Wheat (Triticum aestivum L.) is one of the most important grain crops in Bangladesh. The production of wheat in Bangladesh has improved tremendously with the expansion of high-yielding varieties and better use of inputs. The causal agent of spot blotch, root rot, foliar blight, seedling blight, and head blight of wheat and barley is B. sorokiniana (teleomorph Cochliobolus sativus). The fungus causing this disease affects both crops in warmer growing locations and for this, a significant crop loss has occurred [1]. The outbreak of this disease is particularly dependent on high temperatures and high relative humidity particularly in South Asia’s intensive irrigated whole-wheat production system [2]. [3] collected 122 isolates from major wheat growing areas of Bangladesh and found morphological and pathogenic variations among these isolates. Selecting breeding materials should follow some rules to know which pathotype is to be used in the screening process, the process of expression and inheritance and it’s adequate and duration periods. Some important factors should be noted like the capacity of the pathogen for change under a controlled environment [4]. Different pathotypes of B. sorokiniana significantly differed among themselves in respect of leaf blight severity [5]. Information on morphological and cultural variation of B. sorokiniana and their relation with virulence on the host is not well understood. An attempt was therefore made to find out the relationship between morphological and cultural variants and virulence of B. sorokiniana on wheat.

2. Materials and Methods

2.1. Collection of Samples from Different Wheat Growing Locations of Bangladesh

Two hundred infected leaves and seed samples were collected from seven districts namely Bogura, Dinajpur, Meherpur, Jashore, Mymensingh, Netrokona and Rajshahi.

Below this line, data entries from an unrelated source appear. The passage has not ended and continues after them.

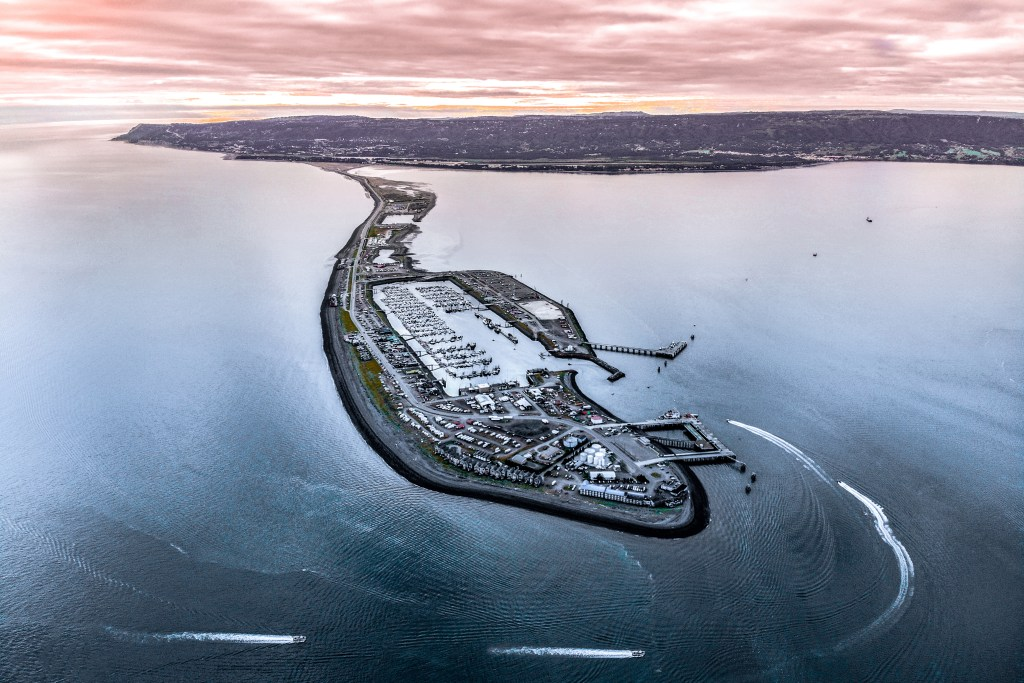 An aerial view of Homer Spit, with boats cruising past into Kachemak Bay
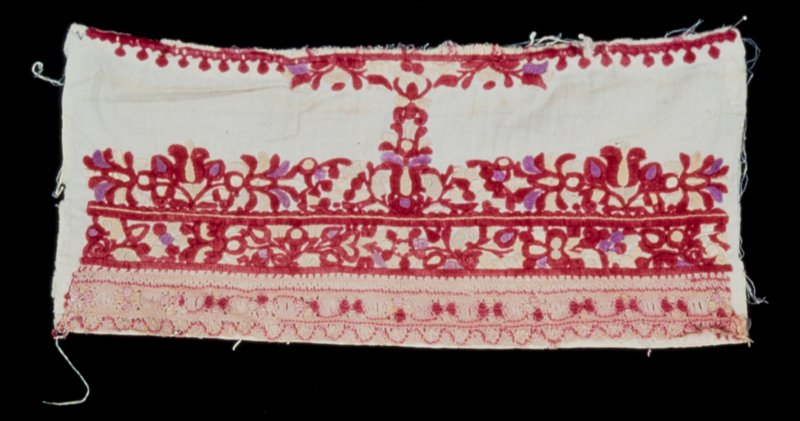 piece from sleeve, embroidered in shades of red, beige and pruple; a band of pinkish lace on the hem; the design is made up of leaves, round spots and conventional flowers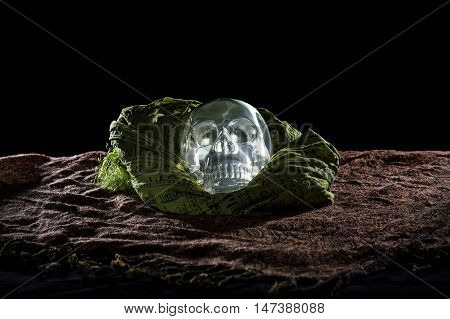 Mysterious glowing crystal skull on a black background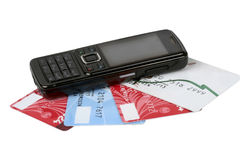 Black cellular telephone on plastic cards Stock Photos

Leaf samples were collected in a brown paper envelope and seed samples were collected in cotton bags and preserved in the refrigerator at 5˚C temperature. During the sample collection, variety, sample type and specific location were recorded.

2.2. Isolation, Identification, Purification and Preservation of Isolates of B. sorokiniana

Infected leaves were cut into 5 mm small pieces including healthy and diseased portions, surface sterilized with mercuric chloride for one minute, rinsed sufficiently with sterile distilled water, blotted dry paper were transferred on PDA (Potato Dextrose Agar) media and incubated at 25˚C ± 1˚C for 7 days. The mycelia grown from planted tissues were transferred to a second PDA (Potato Dextose Agar) plate and incubated at 25˚C ± 1˚C for 14 days for sufficient sporulation. Seeds were surface sterilized by mercuric chloride, rinsed with sterile distilled water thrice and placed on moist blotter paper and incubated under 12-hour light and 12-hour darkness conditions at 25˚C ± 1˚C for sporulation. Seeds were then observed under a stereo microscope and a single conidium was transferred on PDA (Potato Dextrose Agar) plate and incubated in the similar condition described earlier for 14 days. The isolates were transferred to PDA (Potato Dextrose Agar) slants and stored at 5˚C in a refrigerator for morphological and molecular study.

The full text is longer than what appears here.